┏━━

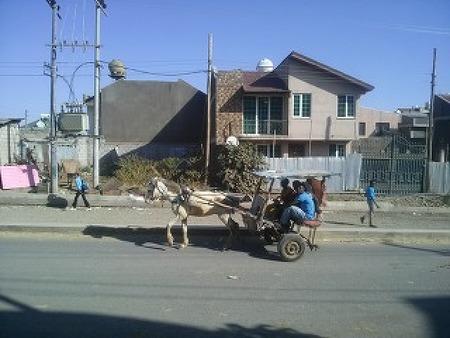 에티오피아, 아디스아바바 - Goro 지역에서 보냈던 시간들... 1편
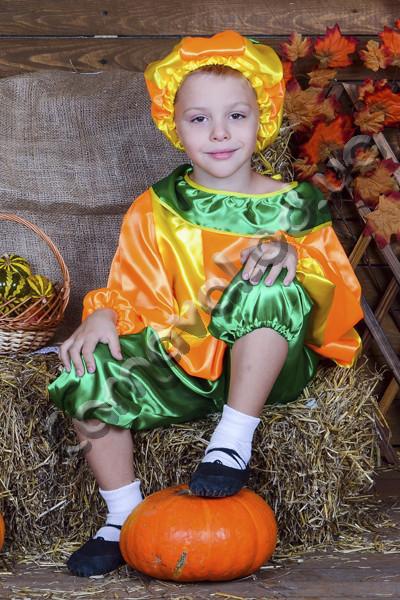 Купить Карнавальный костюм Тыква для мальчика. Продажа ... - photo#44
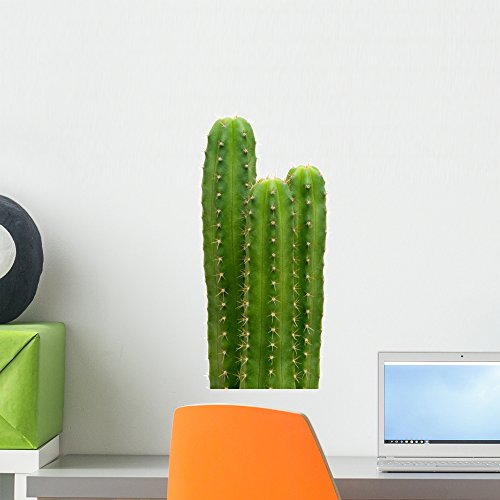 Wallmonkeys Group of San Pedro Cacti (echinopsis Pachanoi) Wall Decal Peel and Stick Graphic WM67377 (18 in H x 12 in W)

┗━━

WHAT IS EXPECTED:
An unaltered copy of the material, without images, should be set down.

RESPONSE TO THE TASK:
 에티오피아, 아디스아바바 - Goro 지역에서 보냈던 시간들... 1편
 Купить Карнавальный костюм Тыква для мальчика. Продажа ... - photo#44
 Wallmonkeys Group of San Pedro Cacti (echinopsis Pachanoi) Wall Decal Peel and Stick Graphic WM67377 (18 in H x 12 in W)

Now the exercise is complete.